Extracted text –
How to be a Data Scientist?

It just takes Commitment and Perseverance In becoming a Data-Scientist!

Manan B Shah
An Idea (by Ingenious Piece)
10 min readOct 11, 2020

--

Introduction

I myself have been confused for a long time and have made many mistakes while choosing the right direction in the field of Data-Science. I hope by the end of this blog I shall help many aspiring Data-Scientist to have a clear pathway to choose the best path in learning and developing in the field of data science.

In the 21st century, computer science advancement, development of intelligent machines, and the generation of immense amounts of data have led to the development of new fields of study, Data Science and Machine Learning. From simple tasks like sales prediction of the industry to ambitious projects like self-driven cars, everything is becoming possible by using algorithms and techniques of Data Science.

I shall even be listing the best courses rated and created by top Universities around the world(University of Toronto, MIT, etc.) for each section as a go along explaining in detail.

What exactly is the role of a data scientist?

In a brief overview, A data scientist is a professional who works with a large amount of data and extracts analytical insights and Information. They communicate their findings with senior leadership, management, and clients. Thus, companies can benefit from making the best-informed decisions to drive their business growth and profitability depends on the context of industries.

photo by me(MANAN B SHAH)

Saved data entries:
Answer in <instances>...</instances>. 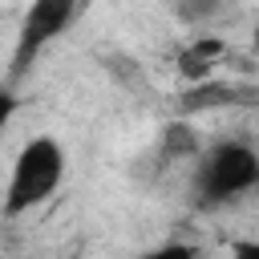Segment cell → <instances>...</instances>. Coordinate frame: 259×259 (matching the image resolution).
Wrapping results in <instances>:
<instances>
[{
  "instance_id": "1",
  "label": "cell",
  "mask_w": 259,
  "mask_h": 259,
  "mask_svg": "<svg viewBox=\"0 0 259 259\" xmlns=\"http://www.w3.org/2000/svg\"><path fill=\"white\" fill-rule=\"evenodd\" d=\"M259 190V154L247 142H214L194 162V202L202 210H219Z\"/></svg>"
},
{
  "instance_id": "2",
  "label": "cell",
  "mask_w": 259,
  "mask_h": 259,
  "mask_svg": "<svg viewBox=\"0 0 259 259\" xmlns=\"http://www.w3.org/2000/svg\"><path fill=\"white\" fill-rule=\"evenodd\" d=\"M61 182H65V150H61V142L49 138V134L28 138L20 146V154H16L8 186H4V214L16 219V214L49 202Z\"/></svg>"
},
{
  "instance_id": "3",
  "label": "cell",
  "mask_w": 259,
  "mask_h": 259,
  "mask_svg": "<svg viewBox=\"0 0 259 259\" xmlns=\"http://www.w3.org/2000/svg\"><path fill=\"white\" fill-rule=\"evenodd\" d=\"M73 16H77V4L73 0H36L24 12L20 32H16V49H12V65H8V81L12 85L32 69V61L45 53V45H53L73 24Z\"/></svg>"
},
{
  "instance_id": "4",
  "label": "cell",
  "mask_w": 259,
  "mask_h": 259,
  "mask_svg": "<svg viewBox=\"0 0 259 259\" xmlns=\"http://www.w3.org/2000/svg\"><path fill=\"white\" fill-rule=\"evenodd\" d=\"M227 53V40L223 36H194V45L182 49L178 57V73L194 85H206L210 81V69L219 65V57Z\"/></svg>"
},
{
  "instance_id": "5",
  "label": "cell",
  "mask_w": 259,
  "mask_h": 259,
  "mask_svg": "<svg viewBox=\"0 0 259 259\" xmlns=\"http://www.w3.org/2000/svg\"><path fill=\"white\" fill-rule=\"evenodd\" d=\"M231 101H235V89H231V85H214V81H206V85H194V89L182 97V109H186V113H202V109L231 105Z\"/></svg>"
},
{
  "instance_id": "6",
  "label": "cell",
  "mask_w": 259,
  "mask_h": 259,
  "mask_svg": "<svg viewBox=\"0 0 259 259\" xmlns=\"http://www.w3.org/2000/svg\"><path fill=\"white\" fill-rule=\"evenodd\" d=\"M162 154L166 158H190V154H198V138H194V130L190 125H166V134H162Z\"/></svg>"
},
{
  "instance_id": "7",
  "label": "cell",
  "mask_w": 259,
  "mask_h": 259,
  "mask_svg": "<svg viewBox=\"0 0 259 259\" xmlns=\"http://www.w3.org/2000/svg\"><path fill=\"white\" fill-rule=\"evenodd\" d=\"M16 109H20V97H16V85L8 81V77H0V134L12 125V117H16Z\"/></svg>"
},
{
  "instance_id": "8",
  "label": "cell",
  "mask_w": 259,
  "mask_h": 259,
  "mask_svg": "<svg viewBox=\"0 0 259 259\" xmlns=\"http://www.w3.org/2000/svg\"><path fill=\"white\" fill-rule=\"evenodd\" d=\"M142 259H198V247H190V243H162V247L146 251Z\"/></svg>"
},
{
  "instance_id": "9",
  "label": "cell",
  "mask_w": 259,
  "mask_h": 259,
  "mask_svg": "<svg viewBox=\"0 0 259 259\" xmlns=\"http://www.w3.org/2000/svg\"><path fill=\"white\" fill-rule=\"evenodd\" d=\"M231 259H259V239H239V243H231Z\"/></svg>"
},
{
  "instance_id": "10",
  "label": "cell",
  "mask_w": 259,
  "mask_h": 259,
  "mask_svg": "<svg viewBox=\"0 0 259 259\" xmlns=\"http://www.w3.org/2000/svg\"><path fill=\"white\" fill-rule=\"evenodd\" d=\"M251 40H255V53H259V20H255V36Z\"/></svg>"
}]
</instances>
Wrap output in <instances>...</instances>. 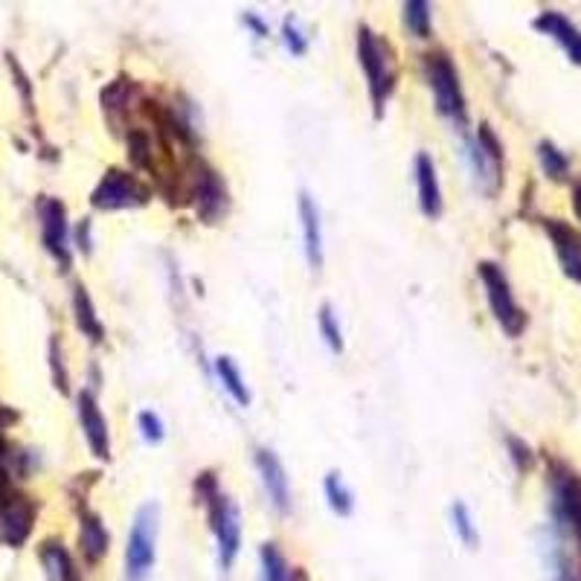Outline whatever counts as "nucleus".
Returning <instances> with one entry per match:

Exercise directions – Copy the data science article from "How to be a" to "field of data science.", substituting "Persistence" for "Perseverance".

Task result –
How to be a Data Scientist?

It just takes Commitment and Persistence In becoming a Data-Scientist!

Manan B Shah
An Idea (by Ingenious Piece)
10 min readOct 11, 2020

--

Introduction

I myself have been confused for a long time and have made many mistakes while choosing the right direction in the field of Data-Science. I hope by the end of this blog I shall help many aspiring Data-Scientist to have a clear pathway to choose the best path in learning and developing in the field of data science.